• [Aim 1]:
List every pump named in the text about the gelling unit, giving each one's reference numeral.
• [Aim 2]:
Pick up the text about the gelling unit after its final sentence and write the next part.

The present invention is directed to using a gelling unit generally indicated by the reference numeral 34 which is used in combination with the above described blending apparatus to blend and gel base fluid when and as needed. The gelling unit 34 includes an inlet 36 and an outlet 38. The inlet 36 may consist of one or more lines 40 which are connected to the discharge outlet 18 of the blender pump 12, preferably upstream of a throttle valve 42. The outlet 38 of the gelling unit 34 is connected, preferably to the upstream side of the throttle valve 42, but downstream of the inlets 36. However, inlet 36 and outlet 38 could be connected downstream of the throttle valve 42, but in such event they could become contaminated from the mixing vessel 22. The gelling unit 34 includes a mixing eductor 44 positioned between the inlets 36 and the outlet 38. One or more dry chemical feeders 46, at least one of which is a dry gel feeder, is connected to the mixing eductor 44 for feeding gel and other dry chemicals into the eductor 44 for mixing with the incoming base fluid. A dispensing pump 48 is connected between the mixing eductor 44 and the gelling unit outlet 38 and has a higher outlet pressure capacity than the discharge pressure of the blender pump 12 for insuring that the gelled frac fluid is properly circulated, blended and pumped downstream. A flow meter 50 and valve 52 are connected to the outlet of the dispensing pump 48 for measuring and controlling the flow rate through the gelling unit 34.

The dry chemical feeder pumps 46 may be K-Tron twin screw volumetric feeders. A plurality of such feeders 46 allows flexibility in feeding additional chemical additives into well stimulation fluid depending upon the products to be blended.

The throttle valve 42 controls the flow of base fluid received, such as from the storage tanks 20, and the mixed gelled frac fluid from the gelling unit 34 whose total flow is measured by flow meter 54 and is supplied to the mixing vat 22. By noting the output of the flow meters 50 and 54, the proper blending of the amount of gel in the gelling unit 34 to the total amount of frac fluid used can be properly proportioned and controlled.

While the gelling agent and base fluid is thoroughly mixed in the mixing eductor 44, it is desirable that the mixing time be suitably increased, for example one minute, to insure that the gelling agent is hydrated before it is delivered back to the main blender system. Therefore, a discharge manifold 56 is provided connected to the outlet of the dispensing pump 48 having a volume sufficient for holding the mixture of gel and frac fluid a length of time sufficient for the gel to hydrate prior to reaching the outlet 38 of the gelling unit 34. For example, a piping manifold of fourteen inch pipe having a length of 115 feet would generally be sufficient to allow hydration.

[Records from a spatial question set]
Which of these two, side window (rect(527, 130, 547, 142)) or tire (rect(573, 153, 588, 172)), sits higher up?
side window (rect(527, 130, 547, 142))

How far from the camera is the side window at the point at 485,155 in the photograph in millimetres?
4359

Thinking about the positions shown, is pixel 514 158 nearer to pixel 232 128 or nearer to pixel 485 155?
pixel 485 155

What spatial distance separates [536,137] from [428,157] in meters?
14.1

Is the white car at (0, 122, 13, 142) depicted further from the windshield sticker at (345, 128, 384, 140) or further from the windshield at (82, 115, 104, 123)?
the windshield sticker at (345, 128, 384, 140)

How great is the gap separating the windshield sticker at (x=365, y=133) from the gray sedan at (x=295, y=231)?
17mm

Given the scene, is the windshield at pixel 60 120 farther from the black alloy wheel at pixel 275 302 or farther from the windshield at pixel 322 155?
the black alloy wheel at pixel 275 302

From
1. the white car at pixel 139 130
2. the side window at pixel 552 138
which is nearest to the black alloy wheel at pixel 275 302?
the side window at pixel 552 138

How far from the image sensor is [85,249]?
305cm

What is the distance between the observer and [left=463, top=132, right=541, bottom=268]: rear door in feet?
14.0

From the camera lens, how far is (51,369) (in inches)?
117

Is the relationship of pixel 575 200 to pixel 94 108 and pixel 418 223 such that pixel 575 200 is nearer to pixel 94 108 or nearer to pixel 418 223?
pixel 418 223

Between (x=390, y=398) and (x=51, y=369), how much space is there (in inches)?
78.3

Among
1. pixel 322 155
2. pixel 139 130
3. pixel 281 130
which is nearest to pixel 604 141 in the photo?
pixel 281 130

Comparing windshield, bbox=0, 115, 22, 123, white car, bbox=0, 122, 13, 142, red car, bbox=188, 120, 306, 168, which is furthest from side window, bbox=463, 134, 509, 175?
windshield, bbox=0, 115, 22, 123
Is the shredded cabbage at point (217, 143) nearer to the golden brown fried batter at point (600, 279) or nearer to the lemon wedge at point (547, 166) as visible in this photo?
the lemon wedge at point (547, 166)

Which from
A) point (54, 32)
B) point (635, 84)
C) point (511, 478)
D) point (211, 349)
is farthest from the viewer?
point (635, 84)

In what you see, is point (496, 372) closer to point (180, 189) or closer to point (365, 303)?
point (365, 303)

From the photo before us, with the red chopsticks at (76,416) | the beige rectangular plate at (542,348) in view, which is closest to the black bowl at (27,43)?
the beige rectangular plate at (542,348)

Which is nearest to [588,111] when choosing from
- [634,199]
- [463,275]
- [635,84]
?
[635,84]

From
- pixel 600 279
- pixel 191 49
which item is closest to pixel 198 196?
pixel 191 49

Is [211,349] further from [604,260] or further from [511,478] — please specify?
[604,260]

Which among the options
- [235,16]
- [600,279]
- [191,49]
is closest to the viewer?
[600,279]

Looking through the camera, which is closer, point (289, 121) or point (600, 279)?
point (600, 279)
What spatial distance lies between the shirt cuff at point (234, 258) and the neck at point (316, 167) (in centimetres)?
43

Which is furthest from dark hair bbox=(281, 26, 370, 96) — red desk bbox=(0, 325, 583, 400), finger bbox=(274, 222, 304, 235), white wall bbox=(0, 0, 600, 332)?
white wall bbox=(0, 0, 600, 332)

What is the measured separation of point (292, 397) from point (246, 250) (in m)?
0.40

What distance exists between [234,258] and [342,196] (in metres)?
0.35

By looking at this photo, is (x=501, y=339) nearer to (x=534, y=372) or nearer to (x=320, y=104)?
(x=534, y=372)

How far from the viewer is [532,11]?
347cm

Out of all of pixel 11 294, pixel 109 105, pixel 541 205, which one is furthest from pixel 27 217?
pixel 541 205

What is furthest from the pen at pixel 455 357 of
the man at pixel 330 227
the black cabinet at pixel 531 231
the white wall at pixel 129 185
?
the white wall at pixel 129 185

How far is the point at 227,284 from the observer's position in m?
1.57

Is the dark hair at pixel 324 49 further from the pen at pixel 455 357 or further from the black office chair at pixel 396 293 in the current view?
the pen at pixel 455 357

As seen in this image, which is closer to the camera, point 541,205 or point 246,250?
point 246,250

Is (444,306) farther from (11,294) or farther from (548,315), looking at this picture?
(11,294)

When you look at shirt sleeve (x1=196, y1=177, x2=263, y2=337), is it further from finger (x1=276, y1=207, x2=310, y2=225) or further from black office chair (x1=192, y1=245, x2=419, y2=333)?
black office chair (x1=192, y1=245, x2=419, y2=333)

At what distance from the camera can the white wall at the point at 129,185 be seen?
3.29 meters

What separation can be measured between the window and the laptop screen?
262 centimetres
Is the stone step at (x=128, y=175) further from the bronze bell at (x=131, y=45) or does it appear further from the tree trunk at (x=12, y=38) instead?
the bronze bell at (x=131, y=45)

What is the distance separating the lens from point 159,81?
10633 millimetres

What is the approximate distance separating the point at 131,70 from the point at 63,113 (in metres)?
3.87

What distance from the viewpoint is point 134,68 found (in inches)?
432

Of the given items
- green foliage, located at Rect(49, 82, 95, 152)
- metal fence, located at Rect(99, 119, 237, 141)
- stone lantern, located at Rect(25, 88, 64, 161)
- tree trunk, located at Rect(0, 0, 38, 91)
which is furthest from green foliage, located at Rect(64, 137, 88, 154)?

• [Right answer 1]:
Blender pump 12, dispensing pump 48, and dry chemical feeder pumps 46.

• [Right answer 2]:
Preferably, a receiving pump 58 is provided between the gelling unit inlet 36 and the mixing eductor 44 and with suitable valves in the gelling unit inlet 36 and outlet 38 for emptying the gelling unit 34 of materials at the end of an opertion. For example, various valves 60 and 62 are provided. During normal blending operations, the valves 60 are open and the valves 62 are closed. At the end of an operation, the valves 60 are closed and the valves 62 are open along with an air vent 64 in the discharge manifold 56 allowing the receiving pump 58 to empty the discharge manifold 56 and allowing the dispensing pump 48 to empty the eductor 44 directly into the blending system.

Referring now to FIGS. 2 and 3, the mixing eductor 44 is best seen as being a circular tank having a tangentially directed inlet port 70 and an outlet port 72. A liquid level measuring float 74 is provided in the eductor 44 for measuring the fluid level therein and for controlling a valve 76 (FIG. 1) which limits the discharge by the receiving pump 58 into the mixing eductor 44. A splash shield 78 is provided around the outer edge of the eductor 42 above the inlet port 70 for preventing the rotating inlet fluid from splashing out of the eductor 44 but still providing an opening 80 in the top of the eductor 44 for the admission of the gel and possibly other chemical additives from the feeders 46 (FIG. 1). While the tangential flow of the incoming fluid through the inlet port 70 may be sufficient to thoroughly mix the gel and the frac fluid in the eductor 44 it may be desirable to provide a mixing paddle 81 positioned in the eductor 44 for insuring the thorough mixture of the added chemicals with the frac fluid.

Referring now to FIG. 1, one or more chemical injection pumps 82, 84, and 86 may be provided such as Sherwood diaphragm pumps for injecting fluid chemicals as may be required into the system. Preferably, one of the chemical injection pumps, such as 86, may be directed to inject chemicals into the suction pump manifold 16 such as for injecting acid into a water type frac fluid. The other chemical injection pumps 82 and 84 may inject other chemical additives into the slurry discharge manifold 30.

For convenience, the gelling unit 34 and chemical pumps 82, 84 and 86 may, if desired, be positioned on a movable trailer 88 which can be conveniently located and connected to the blender system. It is to be noted that fluid lines are connected between the gel inlets 36 and outlet 38 to either side of the trailer 88 whereby the trailer 88 may be positioned on either side of the truck 13.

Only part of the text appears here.